Trent offers some examples of different types of bounties currently in play in crypto-land.

For example

  • Built-in bug bounties. 
    When Bitcoin launched, it had security flaws that allowed double-spends and more. BTC had negligible value. But as more people discovered Bitcoin, BTC gained in value, and more energy was spent to fix Bitcoin’s security vulnerabilities. To this day, if anyone finds the right flaw, they could make millions. Bitcoin has built-in bug bounties. From a verification standpoint: Bitcoin ratcheted up value-at-risk over time. We can also call this “security bootstrapping” or “grow security” culture.
  • Explicit bug bounties. 
    Gnosis DutchX started with a testnet, giving a bounty of $150K for finding major security flaws. A flaw was found. Gnosis fixed it, then launched a second testnet. No flaws were found this time, then the mainnet was launched.
  • Emergency fixes. Shortly after deployment, Spankchain was hacked; however the team quickly did an emergency fix and the project was saved. Some people gamed Balancer’s liquidity mining program in its early days, so a quick fix was introduced. When MakerDAO lost its peg to the USD, people proposed emergency fixes.
  • Canary Networks. Web3 Foundation launched the Kusama “canary” network, with 1% of the value of the eventual Polkadot mainnet.
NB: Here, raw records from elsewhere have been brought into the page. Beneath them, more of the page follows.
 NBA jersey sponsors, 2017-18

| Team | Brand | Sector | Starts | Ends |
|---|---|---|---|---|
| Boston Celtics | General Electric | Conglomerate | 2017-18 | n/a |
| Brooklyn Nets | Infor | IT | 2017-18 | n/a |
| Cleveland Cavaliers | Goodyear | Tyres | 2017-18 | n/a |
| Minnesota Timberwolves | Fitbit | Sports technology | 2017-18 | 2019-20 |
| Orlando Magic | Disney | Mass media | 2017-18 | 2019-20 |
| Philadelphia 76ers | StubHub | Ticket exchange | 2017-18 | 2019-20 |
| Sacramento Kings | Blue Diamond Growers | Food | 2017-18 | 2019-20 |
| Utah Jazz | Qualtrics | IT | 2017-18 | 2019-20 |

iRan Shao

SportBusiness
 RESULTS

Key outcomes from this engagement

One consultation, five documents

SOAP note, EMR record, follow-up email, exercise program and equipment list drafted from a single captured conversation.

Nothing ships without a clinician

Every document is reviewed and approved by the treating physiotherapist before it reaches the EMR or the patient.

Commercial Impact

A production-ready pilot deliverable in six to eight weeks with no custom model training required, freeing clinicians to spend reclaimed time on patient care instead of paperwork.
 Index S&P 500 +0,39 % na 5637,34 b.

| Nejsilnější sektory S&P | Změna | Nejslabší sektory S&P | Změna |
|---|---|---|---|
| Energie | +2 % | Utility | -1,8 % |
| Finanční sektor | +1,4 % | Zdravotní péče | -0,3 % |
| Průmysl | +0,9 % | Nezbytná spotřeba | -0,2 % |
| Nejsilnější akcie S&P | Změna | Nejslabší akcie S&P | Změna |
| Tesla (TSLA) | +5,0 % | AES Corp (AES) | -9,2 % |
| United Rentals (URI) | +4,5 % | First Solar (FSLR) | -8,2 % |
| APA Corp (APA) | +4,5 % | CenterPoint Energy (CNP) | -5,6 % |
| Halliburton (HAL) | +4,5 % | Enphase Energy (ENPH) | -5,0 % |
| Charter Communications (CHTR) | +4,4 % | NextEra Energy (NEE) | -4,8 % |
Cosmos’ Game of Zones and Game of Stakes series each had skin-in-the-game testing out incentives.”

    source

What’s powerful here is the use of existing bug bounty structures (explicit and fixes) with new crypto-native bug bounty programs (canary networks and built-in).

If You Build It, They Will Try to Hack It

My hypothesis is that these new types of challenges will be attractive to hackers (they are essentially financial honeypots), gaining their attention and interest.

Most will fail to take the bounties, by definition, but the bounties serve as a “lead generation” program for developers and security engineers to introduce/on-board them to the networks.

As the value of the network grows, e.g. Bitcoin, the number of attacks/efforts to break the smart contracts or protocol will only increase. While some networks will perish because of these, that’s ultimately a good thing. They weren’t secure enough for the next level anyway. Those that survive are the battle-hardened ones.

When all is said and done (and that could be a while), the security incentives that “come standard” with crypto economic networks will leave to some losers, for sure, but much, much stronger winners.

In an era where a Twitter hack could lead to horrific consequences (imagine someone using Trump’s account to say “we launched nukes at North Korea”), the importance of security is becoming (again) more and more obvious.

Fortunately, Adam Smith’s capitalist instinct helps us here. Help yourself, help others.

In this case, put a pile of money out there for developers to get…if they break the code.

If they break it, we all win (well, most of us) because the network wasn’t secure enough.

If they don’t, we all win (well, except the devs who fruitlessly tried to crack it) because the network is secure.

I just think the numbers are in favor of the crypto economic networks.

More to come on Trent’s article. It’s an absolute gem and recommended reading.